[What you should do] Copy the passage on learning to speak up in class from "I made it though" up to and including "was in jeopardy.", swapping "clinical director" for "program chair".
====== Selected extract ======
Unfortunately, I received more feedback like that from teachers, and it almost cost me my career.

I made it though my undergraduate years, not having to talk in classes. I was smart, and easily made good grades. But when I got to graduate school, everything changed. I was in a doctoral level clinical psychology program. Most of the classes were small discussion groups. During the second semester of my first year, the clinical director called me into her office and told me that if I didn’t participate more (i.e. stop being so quiet), my standing in the program was in jeopardy.

Of course, I freaked out. What was I going to do? I daily experienced intense anxiety in these classes—my stomach hurt, my face felt hot, my heart raced. I would try to think of something to say, but usually by the time I got up my nerve to make my point, someone else would have jumped in ahead of me. I wasn’t good at interrupting, that’s for sure. And no one really paused long enough for me to get a word in.

So what did I do? I did what any good psychology graduate student would do: I went into therapy. Fortunately, I found a wonderful female therapist who was supportive and encouraging. We worked together individually, but she also mentioned that she had an ongoing women’s therapy group that I could join. I was apprehensive, but also intrigued. I joined the group and attended weekly. Each Wednesday evening I listened intently to the other women in the group share what they were working on, and each week I didn’t say a word. I truly don’t remember for how long this went on. My memory says it was months, but maybe it was only weeks.  One night, though, it was like some sort of intervention you’d see on a reality TV show (but in a really nice way). None of the women would let me leave until I said something—anything. I don’t remember the details, except that I spoke. After that, the ice was broken, and I didn’t shut up.

The trick, though, was how to generalize my talking in the women’s group to talking in my classes in school. It actually didn’t happen until the next year when I started over with new classes, new teachers, and a different combination of students. It was easier then to be the “new me.” I remember having one professor who thought my insights about clients/cases we discussed were brilliant. It was thrilling to begin sharing my thoughts and ideas and have them validated as being important contributions.
====== Data section ======
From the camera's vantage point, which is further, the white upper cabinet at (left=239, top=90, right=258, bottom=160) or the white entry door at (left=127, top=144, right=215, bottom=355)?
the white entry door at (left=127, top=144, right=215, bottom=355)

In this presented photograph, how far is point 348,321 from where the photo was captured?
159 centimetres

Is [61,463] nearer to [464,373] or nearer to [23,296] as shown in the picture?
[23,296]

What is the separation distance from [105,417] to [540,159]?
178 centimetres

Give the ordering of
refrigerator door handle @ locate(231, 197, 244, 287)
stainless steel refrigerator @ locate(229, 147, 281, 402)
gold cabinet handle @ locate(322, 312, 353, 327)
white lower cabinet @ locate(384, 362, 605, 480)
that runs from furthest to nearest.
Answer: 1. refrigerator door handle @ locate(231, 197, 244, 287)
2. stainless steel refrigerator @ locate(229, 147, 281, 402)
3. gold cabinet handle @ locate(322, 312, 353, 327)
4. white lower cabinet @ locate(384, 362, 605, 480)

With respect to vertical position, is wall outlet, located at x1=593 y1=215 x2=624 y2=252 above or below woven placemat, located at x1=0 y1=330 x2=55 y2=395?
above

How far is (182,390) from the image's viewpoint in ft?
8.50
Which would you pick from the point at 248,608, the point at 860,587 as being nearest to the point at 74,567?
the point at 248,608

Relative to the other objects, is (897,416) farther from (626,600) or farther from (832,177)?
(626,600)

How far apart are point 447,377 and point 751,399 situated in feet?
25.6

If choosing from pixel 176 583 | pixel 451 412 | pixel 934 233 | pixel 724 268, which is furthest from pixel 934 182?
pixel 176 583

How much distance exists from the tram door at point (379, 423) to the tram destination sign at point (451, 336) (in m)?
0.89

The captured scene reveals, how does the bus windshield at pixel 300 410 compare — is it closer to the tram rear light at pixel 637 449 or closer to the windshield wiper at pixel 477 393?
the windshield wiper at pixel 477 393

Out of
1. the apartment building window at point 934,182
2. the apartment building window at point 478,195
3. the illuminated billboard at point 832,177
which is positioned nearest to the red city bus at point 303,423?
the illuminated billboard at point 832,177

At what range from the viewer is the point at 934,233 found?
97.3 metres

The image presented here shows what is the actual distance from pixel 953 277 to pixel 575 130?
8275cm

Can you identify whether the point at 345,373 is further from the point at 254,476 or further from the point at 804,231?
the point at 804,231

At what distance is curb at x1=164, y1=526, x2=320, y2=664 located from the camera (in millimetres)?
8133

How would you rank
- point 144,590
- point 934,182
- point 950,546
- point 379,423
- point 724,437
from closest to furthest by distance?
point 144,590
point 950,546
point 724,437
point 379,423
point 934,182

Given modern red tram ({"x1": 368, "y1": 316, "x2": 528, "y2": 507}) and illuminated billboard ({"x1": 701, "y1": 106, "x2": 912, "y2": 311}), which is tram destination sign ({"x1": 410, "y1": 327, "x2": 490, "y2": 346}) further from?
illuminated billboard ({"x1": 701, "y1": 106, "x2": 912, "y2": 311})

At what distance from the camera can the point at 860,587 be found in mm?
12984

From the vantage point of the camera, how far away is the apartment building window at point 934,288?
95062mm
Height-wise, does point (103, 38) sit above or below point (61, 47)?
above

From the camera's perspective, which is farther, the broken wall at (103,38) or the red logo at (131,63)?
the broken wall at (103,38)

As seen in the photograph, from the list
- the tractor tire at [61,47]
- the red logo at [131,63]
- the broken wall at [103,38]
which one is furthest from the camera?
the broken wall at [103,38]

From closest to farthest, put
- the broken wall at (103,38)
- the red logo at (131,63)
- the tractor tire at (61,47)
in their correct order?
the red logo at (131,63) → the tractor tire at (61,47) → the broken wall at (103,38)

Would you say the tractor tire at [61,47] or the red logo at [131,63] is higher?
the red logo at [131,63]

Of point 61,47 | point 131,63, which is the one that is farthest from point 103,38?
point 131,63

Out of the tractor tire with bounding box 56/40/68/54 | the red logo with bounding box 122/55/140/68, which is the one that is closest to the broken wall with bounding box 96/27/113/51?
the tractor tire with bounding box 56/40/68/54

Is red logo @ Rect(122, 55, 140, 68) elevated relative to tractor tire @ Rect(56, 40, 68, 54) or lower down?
======
[Result of the exercise]
I made it though my undergraduate years, not having to talk in classes. I was smart, and easily made good grades. But when I got to graduate school, everything changed. I was in a doctoral level clinical psychology program. Most of the classes were small discussion groups. During the second semester of my first year, the program chair called me into her office and told me that if I didn’t participate more (i.e. stop being so quiet), my standing in the program was in jeopardy.